= Exercise =
Each line below should be reproduced without any alteration.

= Records shown =
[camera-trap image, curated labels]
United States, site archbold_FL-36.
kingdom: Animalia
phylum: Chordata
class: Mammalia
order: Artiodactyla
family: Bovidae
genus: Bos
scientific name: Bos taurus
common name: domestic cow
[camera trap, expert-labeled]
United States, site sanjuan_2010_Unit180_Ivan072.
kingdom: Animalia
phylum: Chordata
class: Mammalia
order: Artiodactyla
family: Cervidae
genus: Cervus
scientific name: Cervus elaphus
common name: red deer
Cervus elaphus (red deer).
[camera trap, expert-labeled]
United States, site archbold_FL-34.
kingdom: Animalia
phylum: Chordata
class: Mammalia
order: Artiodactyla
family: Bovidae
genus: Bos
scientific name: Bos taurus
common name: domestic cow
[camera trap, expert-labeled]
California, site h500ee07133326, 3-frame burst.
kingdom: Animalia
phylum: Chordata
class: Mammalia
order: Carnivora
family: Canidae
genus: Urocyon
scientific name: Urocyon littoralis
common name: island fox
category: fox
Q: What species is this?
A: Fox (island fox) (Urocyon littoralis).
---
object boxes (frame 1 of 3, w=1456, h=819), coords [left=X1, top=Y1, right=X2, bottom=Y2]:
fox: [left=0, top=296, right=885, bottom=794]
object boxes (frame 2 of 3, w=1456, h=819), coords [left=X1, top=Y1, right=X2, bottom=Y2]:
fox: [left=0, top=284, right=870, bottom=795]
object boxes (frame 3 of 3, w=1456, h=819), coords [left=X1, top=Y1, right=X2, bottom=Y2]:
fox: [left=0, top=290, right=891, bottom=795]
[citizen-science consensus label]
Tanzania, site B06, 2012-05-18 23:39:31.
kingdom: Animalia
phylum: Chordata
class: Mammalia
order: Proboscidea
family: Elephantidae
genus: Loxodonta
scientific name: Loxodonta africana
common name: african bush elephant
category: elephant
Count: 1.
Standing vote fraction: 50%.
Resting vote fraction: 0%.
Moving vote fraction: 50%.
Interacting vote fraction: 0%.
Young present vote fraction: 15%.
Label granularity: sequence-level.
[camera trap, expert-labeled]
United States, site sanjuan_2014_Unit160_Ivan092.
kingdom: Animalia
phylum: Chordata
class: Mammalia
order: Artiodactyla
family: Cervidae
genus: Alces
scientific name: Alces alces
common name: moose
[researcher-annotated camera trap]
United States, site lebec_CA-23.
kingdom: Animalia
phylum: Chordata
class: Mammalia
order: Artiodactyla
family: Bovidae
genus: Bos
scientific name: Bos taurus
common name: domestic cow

= Answer below =
[camera-trap image, curated labels]
United States, site archbold_FL-36.
kingdom: Animalia
phylum: Chordata
class: Mammalia
order: Artiodactyla
family: Bovidae
genus: Bos
scientific name: Bos taurus
common name: domestic cow
[camera trap, expert-labeled]
United States, site sanjuan_2010_Unit180_Ivan072.
kingdom: Animalia
phylum: Chordata
class: Mammalia
order: Artiodactyla
family: Cervidae
genus: Cervus
scientific name: Cervus elaphus
common name: red deer
Cervus elaphus (red deer).
[camera trap, expert-labeled]
United States, site archbold_FL-34.
kingdom: Animalia
phylum: Chordata
class: Mammalia
order: Artiodactyla
family: Bovidae
genus: Bos
scientific name: Bos taurus
common name: domestic cow
[camera trap, expert-labeled]
California, site h500ee07133326, 3-frame burst.
kingdom: Animalia
phylum: Chordata
class: Mammalia
order: Carnivora
family: Canidae
genus: Urocyon
scientific name: Urocyon littoralis
common name: island fox
category: fox
Q: What species is this?
A: Fox (island fox) (Urocyon littoralis).
---
object boxes (frame 1 of 3, w=1456, h=819), coords [left=X1, top=Y1, right=X2, bottom=Y2]:
fox: [left=0, top=296, right=885, bottom=794]
object boxes (frame 2 of 3, w=1456, h=819), coords [left=X1, top=Y1, right=X2, bottom=Y2]:
fox: [left=0, top=284, right=870, bottom=795]
object boxes (frame 3 of 3, w=1456, h=819), coords [left=X1, top=Y1, right=X2, bottom=Y2]:
fox: [left=0, top=290, right=891, bottom=795]
[citizen-science consensus label]
Tanzania, site B06, 2012-05-18 23:39:31.
kingdom: Animalia
phylum: Chordata
class: Mammalia
order: Proboscidea
family: Elephantidae
genus: Loxodonta
scientific name: Loxodonta africana
common name: african bush elephant
category: elephant
Count: 1.
Standing vote fraction: 50%.
Resting vote fraction: 0%.
Moving vote fraction: 50%.
Interacting vote fraction: 0%.
Young present vote fraction: 15%.
Label granularity: sequence-level.
[camera trap, expert-labeled]
United States, site sanjuan_2014_Unit160_Ivan092.
kingdom: Animalia
phylum: Chordata
class: Mammalia
order: Artiodactyla
family: Cervidae
genus: Alces
scientific name: Alces alces
common name: moose
[researcher-annotated camera trap]
United States, site lebec_CA-23.
kingdom: Animalia
phylum: Chordata
class: Mammalia
order: Artiodactyla
family: Bovidae
genus: Bos
scientific name: Bos taurus
common name: domestic cow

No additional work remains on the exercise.